READING TEXT →
►

I did have that as the title, until I realised that MI5 are probably doing nothing at the moment but read e-mails, look through spy cameras and follow dubious blogs, and they might very well take umbrage at BOOJUM!'s chirpy insouciance as regards atomic weapons. Art?
The SADM. Pay attention, this will be important later on. |
Yes well - |
"2) Make sure what you target is really, really important and worth blowing up." Or, in Cold War terms, forget Uralmash tank factories, make sure you blow up a distillery and plunge the Sinisters into irrecoverable gloom.
"3) Never return to an undetonated ADM." Because everyone knows a pocket nuke is exactly as dangerous as a firework. A really BIG firework.
"4) Keep one toe in contact with the carrying container at all times when in transit." Especially around chavvy neighbourhoods when you're travelling by bus. Turning a run-down housing estate into plasma is not Best Practice for urban redesigning.
Not even here. Which I used to gaze at when travelling to South Gormorrah on the Irwell. |
A Little Musical Critique
Ah me, are we up and ready to smell the flowers and napalm? O good. Sharpen your pencils, children, and we shall begin. O - Paul? Do come out from under the table, there's a good chap. It's only words.
No, Paul, don't jump! |
"I don't know what I'm doing here"
Me neither, as your surroundings are so unremittingly GRIM. Blood, hate, destruction, lack of fifty pence pieces and a blight upon your roses. Really, what are you doing here?

◄

DATA EXTRACT →

►

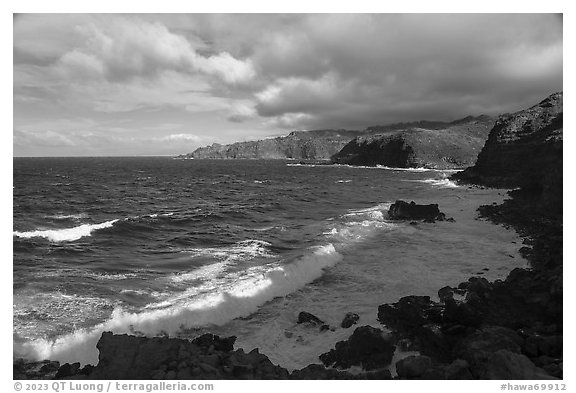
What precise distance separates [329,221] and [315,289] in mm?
18562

◄

SET EXERCISE →
Pick up the humorous blog post on pocket nukes and song lyrics after its last line, and keep writing in its voice.

THE RESPONSE →
" 'Cause it's not my scene at all"
I notice a certain slackness in your spelling here, Paul. Even amidst the collapse of Western civilisation we must keep up appearances, we simply must.
"There's an 'A' bomb in Wardour Street"
Wardour Street - er - and this is before the viris crisis |
Conrad supposes it falls to him to explain HOW it got there? Obviously some careless South Canadian SOFG feller dropped it. Them being the ones who carry SADMs**.
"They've called in the Army, they've called in the police to -"
Well, here we see why I was squawking for someone with the relevant technical knowledge on how to dismantle on of these things. I don't know what the police are doing, brewing tea and having a biscuit? If they had any sense they'd be driving the public before them in a tidal wave of terror, to get out of the blast zone.
Keep Calm And Ignore The Rads |
Here an aside. I am currently listening to The Grateful Dead's "Dark Star" for only the second time, and the first since John Peel's "Festive Fifty" way back in 1976 - I think - and you know what? I like it. This is a bad thing, as it means potentially buying all The Grateful Dead albums there are, and there are a lot. Mind you, I have been doing overtime this week and last. Art?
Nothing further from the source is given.